* **Task requirements**:
1. Reproduce everything in the Tommy pedal thread from "Here is a Tommy" down to "from Super Mario.", word for word.
2. Carry on the Tommy pedal thread from the point at which it stops.

* **Document excerpt**:
>>>>

# Tommy



## jjjimi84 (Feb 9, 2019)

Here is a Tommy build I did a while back, really great pedal, very versatile. I painted this using acrylic paints, recreating Bob-omb from Super Mario.











Here is a little demo I put together to showcase the different eq options and gain settings available. This was done using one dual humbucker guitar and a Mesa RA-100, the only changes for the different tracks are from adjusting the pedal.
[soundcloud]




__
		https://soundcloud.com/dan-keclik%2Fpedalpcbcom-tommy-demo


----------



## yanivt (Feb 10, 2019)

Looks like the switches solder joints require additional soldering.


----------



## jjjimi84 (Feb 10, 2019)

Yeah I have since filled them in, this was forty or so builds ago. Just the first one where the paint job turned out okay.


----------



## jjjimi84 (Oct 28, 2020)

Digging up a necro thread! 

Here is my demo video I filmed of the Tommy.


----------



## cooder (Oct 28, 2020)

Nice demo again! Cheers, always enjoy them! The Tommy is a staple...

<<<<

* **Information supplied**:
>>>>

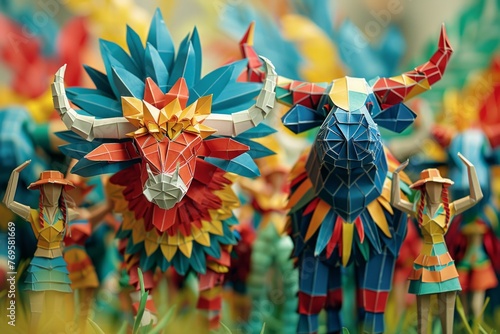 Origami Paper Town: Boi-Bumbá Festival Essence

<<<<

* **Answers by item number**:
1.
Here is a Tommy build I did a while back, really great pedal, very versatile. I painted this using acrylic paints, recreating Bob-omb from Super Mario.

2.
----------



## jjjimi84 (Oct 28, 2020)

Thank you sir!


----------



## HamishR (Oct 31, 2020)

Tommy is the bomb! Really like the artwork.


----------



## jjjimi84 (Oct 31, 2020)

HamishR said:


> Tommy is the bomb! Really like the artwork.


Thank you very much, plenty more SMB inspired artwork on the way


----------



## BuddytheReow (Nov 1, 2020)

Love the t-shirt in the demo


----------



## jjjimi84 (Nov 1, 2020)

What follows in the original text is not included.